Os resultados revelaram que as ratas não tratadas com azeite de oliva apresentaram uma diminuição significativa nos níveis de cálcio e um aumento significativo nos níveis plasmáticos de ALP, MDA e nitratos.
A suplementação com azeite de oliva provou ser benéfica e demonstrou atenuar essas alterações e afetar positivamente a densidade óssea.

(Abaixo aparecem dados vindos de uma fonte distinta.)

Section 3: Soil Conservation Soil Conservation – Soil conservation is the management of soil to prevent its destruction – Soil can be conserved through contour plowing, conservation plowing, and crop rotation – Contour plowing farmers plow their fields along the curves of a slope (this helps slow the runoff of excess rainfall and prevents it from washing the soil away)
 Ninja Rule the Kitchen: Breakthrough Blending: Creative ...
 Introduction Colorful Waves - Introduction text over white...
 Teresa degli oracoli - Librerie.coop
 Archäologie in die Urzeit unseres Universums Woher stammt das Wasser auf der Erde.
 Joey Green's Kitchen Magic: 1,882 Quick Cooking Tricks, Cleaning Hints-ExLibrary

A alimentação desempenha um papel significativo na manutenção de ossos saudáveis, pelo que é importante consumir alimentos ricos em cálcio e vitamina D, bem como aqueles que contêm minerais, incluindo: fósforo, magnésio, zinco, boro, ferro, flúor e cobre. Os médicos recomendam frequentemente alimentos como nozes, sementes, feijões e grãos para melhorar os níveis de minerais, enquanto o óleo de fígado de bacalhau e peixes como o atum e o salmão são considerados boas fontes de vitamina D. Quando se trata de melhorar os níveis de cálcio, produtos lácteos como iogurte, queijo e leite fortificado são frequentemente recomendados, mas o azeite de oliva também pode ser uma boa fonte. Em uma xícara (216 mg), o azeite de oliva contém 2,2 mg de cálcio, além de minerais essenciais como ferro (1,2 mg), potássio (2,2 mg) e sódio (4,3 mg).
O azeite de oliva não será a única solução na luta contínua contra a osteoporose pós-menopausa, mas, tendo apresentado bons resultados em laboratório, os cientistas concluíram que ele é um candidato muito promissor para futuros tratamentos da doença.
Os autores do estudo são a Dra. Nermine K. Saleh e a Dra. Hanan A. Saleh, da Universidade Ain Shams, no Egito.